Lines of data
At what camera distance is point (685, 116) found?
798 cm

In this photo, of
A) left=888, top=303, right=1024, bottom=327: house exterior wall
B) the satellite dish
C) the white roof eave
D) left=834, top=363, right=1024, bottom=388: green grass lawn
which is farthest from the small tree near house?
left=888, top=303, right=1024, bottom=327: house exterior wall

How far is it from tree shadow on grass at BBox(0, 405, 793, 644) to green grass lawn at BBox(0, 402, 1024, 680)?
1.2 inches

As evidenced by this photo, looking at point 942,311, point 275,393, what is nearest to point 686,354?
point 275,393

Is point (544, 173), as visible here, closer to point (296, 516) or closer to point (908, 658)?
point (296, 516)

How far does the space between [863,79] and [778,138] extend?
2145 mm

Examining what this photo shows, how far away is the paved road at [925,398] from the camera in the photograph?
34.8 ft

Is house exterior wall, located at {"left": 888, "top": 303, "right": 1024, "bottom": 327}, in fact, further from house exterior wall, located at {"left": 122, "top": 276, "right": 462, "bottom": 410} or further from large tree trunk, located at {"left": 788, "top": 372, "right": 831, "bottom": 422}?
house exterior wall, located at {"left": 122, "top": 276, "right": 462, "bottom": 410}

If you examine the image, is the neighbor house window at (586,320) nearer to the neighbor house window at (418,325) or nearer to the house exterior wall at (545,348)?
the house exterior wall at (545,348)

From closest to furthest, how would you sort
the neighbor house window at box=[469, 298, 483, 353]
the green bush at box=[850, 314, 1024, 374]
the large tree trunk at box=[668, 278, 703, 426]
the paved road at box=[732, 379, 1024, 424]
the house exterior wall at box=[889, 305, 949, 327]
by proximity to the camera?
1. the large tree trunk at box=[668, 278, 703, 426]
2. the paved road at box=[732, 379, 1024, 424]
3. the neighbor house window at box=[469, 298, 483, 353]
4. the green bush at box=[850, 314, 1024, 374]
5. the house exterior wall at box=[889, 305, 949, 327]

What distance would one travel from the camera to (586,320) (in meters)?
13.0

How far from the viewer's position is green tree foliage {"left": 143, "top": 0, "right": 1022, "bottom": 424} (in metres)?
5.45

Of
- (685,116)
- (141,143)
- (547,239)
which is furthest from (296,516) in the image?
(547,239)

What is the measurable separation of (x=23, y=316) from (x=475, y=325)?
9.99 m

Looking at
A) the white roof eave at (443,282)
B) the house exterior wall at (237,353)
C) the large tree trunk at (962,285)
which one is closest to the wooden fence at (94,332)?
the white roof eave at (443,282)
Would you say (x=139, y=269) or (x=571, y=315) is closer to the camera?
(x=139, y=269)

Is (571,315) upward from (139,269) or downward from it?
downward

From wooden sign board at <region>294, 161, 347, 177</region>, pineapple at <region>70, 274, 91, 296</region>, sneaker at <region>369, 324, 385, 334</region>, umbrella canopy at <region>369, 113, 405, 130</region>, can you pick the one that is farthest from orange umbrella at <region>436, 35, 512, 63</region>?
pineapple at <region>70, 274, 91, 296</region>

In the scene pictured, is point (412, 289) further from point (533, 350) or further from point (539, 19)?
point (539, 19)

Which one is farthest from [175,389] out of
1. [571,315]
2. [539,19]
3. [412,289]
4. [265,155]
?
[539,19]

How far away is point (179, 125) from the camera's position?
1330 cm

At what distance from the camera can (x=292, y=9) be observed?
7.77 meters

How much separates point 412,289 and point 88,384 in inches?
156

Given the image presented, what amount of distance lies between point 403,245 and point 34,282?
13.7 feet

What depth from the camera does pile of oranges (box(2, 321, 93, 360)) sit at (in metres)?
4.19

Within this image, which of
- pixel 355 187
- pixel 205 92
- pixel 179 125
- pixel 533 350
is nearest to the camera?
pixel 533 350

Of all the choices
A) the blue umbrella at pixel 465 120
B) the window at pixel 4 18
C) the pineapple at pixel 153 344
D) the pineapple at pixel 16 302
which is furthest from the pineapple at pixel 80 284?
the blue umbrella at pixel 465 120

* [Stated exercise]: Copy out the lines exactly as they appear, beginning with the line that contains "In the scene" and continuing through the end of the lines of data.

* [Exercise answer]:
In the scene pictured, is point (412, 289) further from point (533, 350) or further from point (539, 19)?
point (539, 19)

Which one is farthest from [175,389] out of
1. [571,315]
2. [539,19]
3. [412,289]
4. [265,155]
?
[539,19]

How far away is point (179, 125) from the camera's position?
1330 cm

At what distance from the camera can (x=292, y=9) be observed?
7.77 meters

How much separates point 412,289 and point 88,384 in inches?
156

Given the image presented, what amount of distance lies between point 403,245 and point 34,282?
13.7 feet

What depth from the camera does pile of oranges (box(2, 321, 93, 360)) sit at (in metres)?
4.19

Within this image, which of
- pixel 355 187
- pixel 205 92
- pixel 179 125
- pixel 533 350
is nearest to the camera?
pixel 533 350

Of all the choices
A) the blue umbrella at pixel 465 120
B) the window at pixel 4 18
C) the pineapple at pixel 153 344
D) the pineapple at pixel 16 302
which is furthest from the pineapple at pixel 80 284?
the blue umbrella at pixel 465 120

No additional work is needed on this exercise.